In mid-April 2026, for instance, one Threads user (archived) shared a meme suggesting Obama funded Iran, showing a cartoon of Obama handing a pallet of cash to an Iranian cleric.
(Threads user @brian.oliver.de)
President Donald Trump also repeated the allegation during an April 1, 2026, address about the Iran war, during which he said:
Obama gave [Iran] $1.7 billion in cash. Green, green cash — took it out of banks from Virginia, D.C. and Maryland. All the cash they had. Flew it by airplanes in an attempt to buy their respect and loyalty, but it didn't work. They laughed at our president and went on with their mission to have a nuclear bomb.
In short, elements of the claim are true, but the social media posts and Trump's speech omitted key context.
The Obama administration did approve a $1.7 billion payment to Iran in 2016, and later reporting said the money was delivered in foreign cash. However, the payment was not simply given or a gift to the Islamic republic. It represented the settlement of a decades-old legal dispute regarding $400 million that Iran paid the U.S., before the 1979 Iranian Revolution, for military equipment it never received, plus roughly $1.3 billion in interest.
As a result, we've rated this claim a mixture of true and false information.

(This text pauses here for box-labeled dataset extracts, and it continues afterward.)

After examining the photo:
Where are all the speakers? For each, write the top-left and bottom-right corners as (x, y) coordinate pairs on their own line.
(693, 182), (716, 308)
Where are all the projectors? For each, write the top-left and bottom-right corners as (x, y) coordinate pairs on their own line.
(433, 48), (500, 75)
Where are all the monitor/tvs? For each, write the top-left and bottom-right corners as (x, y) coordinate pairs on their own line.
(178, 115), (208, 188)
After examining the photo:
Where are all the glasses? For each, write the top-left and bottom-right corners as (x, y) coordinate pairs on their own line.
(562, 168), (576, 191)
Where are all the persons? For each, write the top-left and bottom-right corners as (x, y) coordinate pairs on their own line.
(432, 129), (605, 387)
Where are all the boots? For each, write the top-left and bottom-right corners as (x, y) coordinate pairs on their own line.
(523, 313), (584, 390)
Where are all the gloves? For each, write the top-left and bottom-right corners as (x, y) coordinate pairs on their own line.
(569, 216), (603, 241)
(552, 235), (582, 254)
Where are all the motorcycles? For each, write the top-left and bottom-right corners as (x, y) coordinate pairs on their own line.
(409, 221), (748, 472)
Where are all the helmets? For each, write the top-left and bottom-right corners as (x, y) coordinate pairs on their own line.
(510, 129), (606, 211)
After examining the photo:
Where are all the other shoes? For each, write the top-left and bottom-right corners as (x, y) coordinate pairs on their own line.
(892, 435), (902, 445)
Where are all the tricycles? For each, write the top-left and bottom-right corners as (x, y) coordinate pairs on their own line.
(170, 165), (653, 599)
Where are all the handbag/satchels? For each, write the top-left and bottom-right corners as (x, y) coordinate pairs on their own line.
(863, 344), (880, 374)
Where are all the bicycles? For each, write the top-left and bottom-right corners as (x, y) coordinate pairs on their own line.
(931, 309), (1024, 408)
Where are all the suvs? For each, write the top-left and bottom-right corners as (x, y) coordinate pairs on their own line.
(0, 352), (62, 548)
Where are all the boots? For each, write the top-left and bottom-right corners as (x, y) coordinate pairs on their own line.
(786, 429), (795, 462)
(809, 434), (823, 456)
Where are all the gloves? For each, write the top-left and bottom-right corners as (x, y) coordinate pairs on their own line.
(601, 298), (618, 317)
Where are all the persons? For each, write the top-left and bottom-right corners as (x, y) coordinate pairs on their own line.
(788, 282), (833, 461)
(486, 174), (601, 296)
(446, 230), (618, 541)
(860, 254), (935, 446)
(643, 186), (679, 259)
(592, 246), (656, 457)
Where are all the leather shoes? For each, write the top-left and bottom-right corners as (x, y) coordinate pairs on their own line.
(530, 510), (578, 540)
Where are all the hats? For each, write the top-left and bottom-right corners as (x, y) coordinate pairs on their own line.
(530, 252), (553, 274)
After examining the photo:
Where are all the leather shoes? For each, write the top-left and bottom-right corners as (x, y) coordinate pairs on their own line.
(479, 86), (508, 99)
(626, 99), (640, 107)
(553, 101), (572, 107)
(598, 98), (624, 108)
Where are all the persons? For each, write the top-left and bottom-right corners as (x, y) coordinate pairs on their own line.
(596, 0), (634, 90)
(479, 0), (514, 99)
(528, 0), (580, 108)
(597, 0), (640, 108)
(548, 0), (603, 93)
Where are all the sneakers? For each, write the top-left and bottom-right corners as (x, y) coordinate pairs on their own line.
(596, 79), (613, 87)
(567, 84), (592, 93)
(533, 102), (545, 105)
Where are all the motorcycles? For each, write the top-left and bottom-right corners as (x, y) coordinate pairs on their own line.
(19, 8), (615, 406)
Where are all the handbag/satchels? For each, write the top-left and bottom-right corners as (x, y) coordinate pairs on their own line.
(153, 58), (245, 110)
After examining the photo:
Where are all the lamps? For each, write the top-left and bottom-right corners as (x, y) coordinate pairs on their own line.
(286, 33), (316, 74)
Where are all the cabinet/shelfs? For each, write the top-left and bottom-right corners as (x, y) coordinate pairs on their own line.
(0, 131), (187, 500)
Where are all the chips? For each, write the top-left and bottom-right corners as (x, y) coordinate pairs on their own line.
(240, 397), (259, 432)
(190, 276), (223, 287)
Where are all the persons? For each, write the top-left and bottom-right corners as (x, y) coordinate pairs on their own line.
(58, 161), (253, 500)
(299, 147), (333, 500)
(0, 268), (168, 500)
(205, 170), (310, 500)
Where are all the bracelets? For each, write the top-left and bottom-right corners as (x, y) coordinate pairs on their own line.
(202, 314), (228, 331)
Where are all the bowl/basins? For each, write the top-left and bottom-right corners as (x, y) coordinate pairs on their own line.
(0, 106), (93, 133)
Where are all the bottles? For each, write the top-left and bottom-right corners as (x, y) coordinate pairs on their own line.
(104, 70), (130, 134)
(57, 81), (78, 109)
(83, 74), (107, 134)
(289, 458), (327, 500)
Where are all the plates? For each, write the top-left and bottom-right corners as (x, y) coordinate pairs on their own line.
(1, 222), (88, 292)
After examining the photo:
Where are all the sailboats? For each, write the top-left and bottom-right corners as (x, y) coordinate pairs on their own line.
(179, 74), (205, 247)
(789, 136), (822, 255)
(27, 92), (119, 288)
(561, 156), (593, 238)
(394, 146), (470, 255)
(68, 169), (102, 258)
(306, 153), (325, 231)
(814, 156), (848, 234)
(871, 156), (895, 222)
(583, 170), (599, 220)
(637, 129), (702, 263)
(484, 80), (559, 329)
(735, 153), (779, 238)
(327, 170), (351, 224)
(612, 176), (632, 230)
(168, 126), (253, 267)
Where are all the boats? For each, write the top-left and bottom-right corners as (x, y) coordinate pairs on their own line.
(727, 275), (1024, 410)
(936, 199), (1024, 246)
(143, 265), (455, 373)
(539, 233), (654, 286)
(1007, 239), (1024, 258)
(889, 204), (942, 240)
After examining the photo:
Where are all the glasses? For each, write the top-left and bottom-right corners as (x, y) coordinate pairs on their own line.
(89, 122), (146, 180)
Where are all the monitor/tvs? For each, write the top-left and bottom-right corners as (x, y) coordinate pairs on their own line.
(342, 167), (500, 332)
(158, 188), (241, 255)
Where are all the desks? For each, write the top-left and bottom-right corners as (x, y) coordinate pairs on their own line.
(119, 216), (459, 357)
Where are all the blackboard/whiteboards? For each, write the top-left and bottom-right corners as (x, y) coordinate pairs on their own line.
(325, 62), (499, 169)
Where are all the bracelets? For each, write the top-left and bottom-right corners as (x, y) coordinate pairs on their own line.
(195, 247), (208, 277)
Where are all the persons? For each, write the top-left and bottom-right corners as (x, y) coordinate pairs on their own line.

Why US sent Iran $1.7 billion
The dispute dated back to the fall of the shah of Iran in 1979. Before the revolution, Iran paid the United States $400 million for military equipment. After relations between the two countries collapsed, the equipment was never delivered and the money became the subject of a legal claim at the Iran-U.S. Claims Tribunal in The Hague.
When the settlement was announced on Jan. 17, 2016, Obama said, "Iran will be returned its own funds, including appropriate interest, but much less than the amount Iran sought." He added that the agreement could save the U.S. billions of dollars compared with the possible outcome if the case had continued.
Administration officials later said the settlement involved the return of the $400 million principal plus about $1.3 billion in interest, and argued that settling saved taxpayer money because Iran had reportedly been seeking a much-larger sum.
So while it is accurate to say the Obama administration sent Iran $1.7 billion, social media posts often leave out the fact the money was Iran's own plue interest, tied to a decades-old unresolved claim.
Why was it paid in cash?
At an Aug. 4, 2016, news conference, Obama said the payment was made in cash because the United States had no banking relationship with Iran:
The reason that we had to give them cash is precisely because we are so strict in maintaining sanctions and we do not have a banking relationship with Iran that we couldn't send them a check and we could not wire the money.
On Sept. 7, 2016, The Associated Press reported that the $1.7 billion settlement was paid in cash because sanctions had isolated the Islamic republic from the international financial system. As a result, the payment was made in euros, Swiss francs and other foreign currencies rather than through a bank transfer.
The AP and The New York Times said the initial $400 million tranche was delivered on pallets. Both also reported that the Obama administration declined to say whether the remaining $1.3 billion was paid in cash. Josh Earnest, who served as White House press secretary under Obama between 2014 and 2017, did not deny that the cash was delivered on pallets during an Aug. 8, 2016, news briefing.
During a Sept. 8, 2016, Committee on Financial Services hearing, former Treasury official Paul Ahern told the Subcommittee on Oversight and Investigation that "U.S. dollars were not dispersed to Iran" (Page 42).
In sum, the $1.7 billion was paid as part of the settlement of a decades-old dispute, not as a giveaway, as some social media users suggested.
Why critics called it ransom
The controversy surrounding the payment spread because the first $400 million installment arrived on the same day Iran released several American prisoners. In early August 2016, The Wall Street Journal drew widespread attention to the timing by reporting that the initial tranche had been airlifted to Iran in cash as the detainees were being freed. The sequence of events led critics to accuse the Obama administration of paying a ransom in return for the prisoner release.
The administration denied that characterization. In early August 2016, Reuters reported that White House officials said the U.S. had "not paid a ransom" and would not do so.
At the same time, administration officials acknowledged there was deliberate sequencing to the events. In a Jan. 19, 2016, White House briefing, Earnest said the timing was "not a coincidence," while also stating the payment was part of a separate long-running claims process. In an Aug. 18, 2016, State Department briefing, spokesperson John Kirby said the U.S. sought to "retain maximum leverage until after American citizens were released."
The bottom line
All in all, the claim circulating on social media is based on a real event. In early 2016, the Obama administration did send Iran $1.7 billion, and the payment was made in foreign cash because sanctions had cut Iran off from the normal banking system. However, posts claiming Obama simply "gave" Iran that money leave out critical context. The payment represented a legal settlement consisting of $400 million Iran had paid the U.S. before 1979 for undelivered military goods, plus about $1.3 billion in interest.
This is not the first time we have examined viral claims about Iran and U.S. officials. For instance, we have previously investigated allegations that the administration of former President Joe Biden "unfroze" $16 billion for Iran and that former Secretary of State Hillary Clinton supplied uranium to the country.